◆ ЧТО СДЕЛАТЬ
**A)** Переведите на английский язык предложение из отрывка о живописи: «Итальянское разрешение упомянутого конфликта, в котором ведущая роль принадлежала Флоренции, мы рассмотрим в другой связи».
**B)** Перепишите без изменений часть отрывка о живописи, начиная со слов «Итальянское разрешение упомянутого» и дальше вплоть до слов «ею духовных сил.».

Первые не годились потому, что стояли в резком противоречии с естественной обусловленностью, что прежде не только не считалось отрицательным явлением, но к этому, напротив, стремились, теперь же должно было восприниматься как непереносимое (в это время впервые в истории человечества оккамисты подчеркнули несовместимость эмпиризма и веры). Композиции же Джотто покоились, правда, на реальном бытии, но это бытие превращалось ими в художественную парафразу, которая также находилась в противоречии к основному принципу нового понимания верности природе. Этим вызван был конфликт, определявший художественное развитие на грани XIV и XV столетий как на севере, так и на юге, и в этом заключалась важнейшая проблема данного периода, благодаря которой на севере и на юге одновременно различными путями возникло новое искусство.

Итальянское разрешение упомянутого конфликта, в котором ведущая роль принадлежала Флоренции, мы рассмотрим в другой связи.

На севере же нидерландской живописи исторически было суждено указать искусству новый выход из противоречия движущих ею духовных сил.

Явно неслучайно, что этот поворот, знаменующий мировоззренческую эпоху в области искусства, может быть связан с именем большого художника, с первой, ясно постигаемой в своем индивидуальном значении личностью, прокладывающей путь в северном искусстве. Жизненный труд Яна ван Эйка раскроется под этим углом зрения в новом свете. Воплощенное в его произведениях восприятие природы было не ново, и многое, что в его вещах, что благодаря достигнутой им художественной зрелости представляется зрителю чудом, имеет

163

идущие далеко назад корни. Поэтому само собой разумеется, что многие черты и стилевые особенности его работ могут рассматриваться как показатели общего прогресса его времени и родины, прогресса, к которому — также и независимо от него — стремились иметь известное отношение его нидерландские современники. Заслугою ван Эйка и тем новым является смелость, с которой он из измененных предпосылок искусства вывел следствия, прокладывающие новые пути искусства, противопоставив их старым традициям в качестве единственно законного принципа. Это выступает наиболее очевидно в невероятном упрощении композиции. Не без основания картины, написанные в стиле Джотто, называют эпическими и сопоставляют их с «Божественной комедией» Данте, подчеркивая этим повествовательный характер их содержания, что объединяет их до известной степени со всеми современными им произведениями готического искусства. Изображения в рукописях, витражи, ковры или фрески, украшавшие стены в XIV в., — все они похожи на театральные представления с многочисленными действующими лицами и повествовательным содержанием. Правда, репрезентативные изображения с небольшим количеством фигур не вполне отсутствовали и тогда, но они все же являлись исключением, и всеобщее стремление направлено было, несомненно, к тому, чтобы сделать фигурную композицию как можно более богатой, подвижной, содержательно многообразной и интересной. Вместе с преобладанием натуралистических устремлений это привело к тому, что также и наблюдения над действительностью стали нанизываться одно на другое с возможно большей полнотой, превращая картину в книгу с картинками; такою картиной является еще «Поклонение агнцу» в Генте братьев ван Эйк, — totius orbis comprehensio* , с ее процессией небесных воинств и представителей всех сословий на фоне идеального пейзажа, с преизобилием фигур и роскошеств природы.

◆ СТРОКИ НАБОРА ДАННЫХ
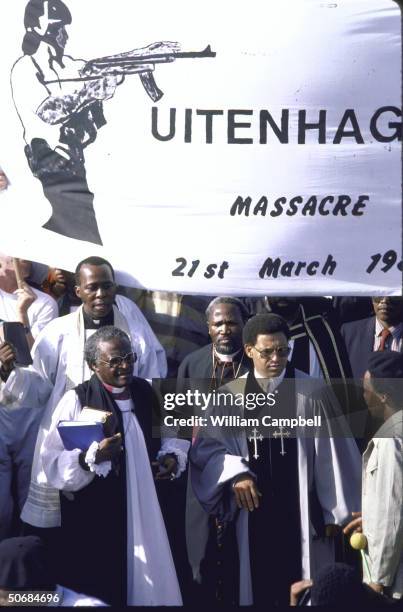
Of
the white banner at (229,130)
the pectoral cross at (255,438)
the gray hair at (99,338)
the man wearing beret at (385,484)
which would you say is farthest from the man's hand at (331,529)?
the gray hair at (99,338)

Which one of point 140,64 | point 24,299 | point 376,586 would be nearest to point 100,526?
point 24,299

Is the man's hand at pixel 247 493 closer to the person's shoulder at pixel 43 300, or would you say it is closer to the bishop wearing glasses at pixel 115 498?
the bishop wearing glasses at pixel 115 498

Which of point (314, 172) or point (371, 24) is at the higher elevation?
point (371, 24)

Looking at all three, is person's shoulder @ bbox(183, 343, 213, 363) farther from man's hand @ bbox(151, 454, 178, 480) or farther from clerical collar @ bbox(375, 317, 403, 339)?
clerical collar @ bbox(375, 317, 403, 339)

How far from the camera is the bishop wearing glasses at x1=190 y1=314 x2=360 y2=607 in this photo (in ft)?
27.8

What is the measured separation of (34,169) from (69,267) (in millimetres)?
461

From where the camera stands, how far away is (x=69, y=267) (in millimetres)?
8648

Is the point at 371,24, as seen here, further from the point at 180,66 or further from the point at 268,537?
the point at 268,537

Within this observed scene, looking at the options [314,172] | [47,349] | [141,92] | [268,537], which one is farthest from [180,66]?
[268,537]

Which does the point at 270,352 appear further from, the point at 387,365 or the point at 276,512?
the point at 276,512

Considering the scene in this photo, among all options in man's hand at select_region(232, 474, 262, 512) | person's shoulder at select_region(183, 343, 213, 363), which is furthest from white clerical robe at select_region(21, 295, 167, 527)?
man's hand at select_region(232, 474, 262, 512)

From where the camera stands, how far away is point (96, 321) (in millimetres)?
8672

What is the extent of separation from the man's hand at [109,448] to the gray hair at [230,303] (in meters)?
0.69

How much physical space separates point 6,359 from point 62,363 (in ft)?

◆ ОТВЕТЫ
**A)** We will examine the Italian resolution of the conflict mentioned, in which the leading role belonged to Florence, in a different context.

**B)**
Итальянское разрешение упомянутого конфликта, в котором ведущая роль принадлежала Флоренции, мы рассмотрим в другой связи.

На севере же нидерландской живописи исторически было суждено указать искусству новый выход из противоречия движущих ею духовных сил.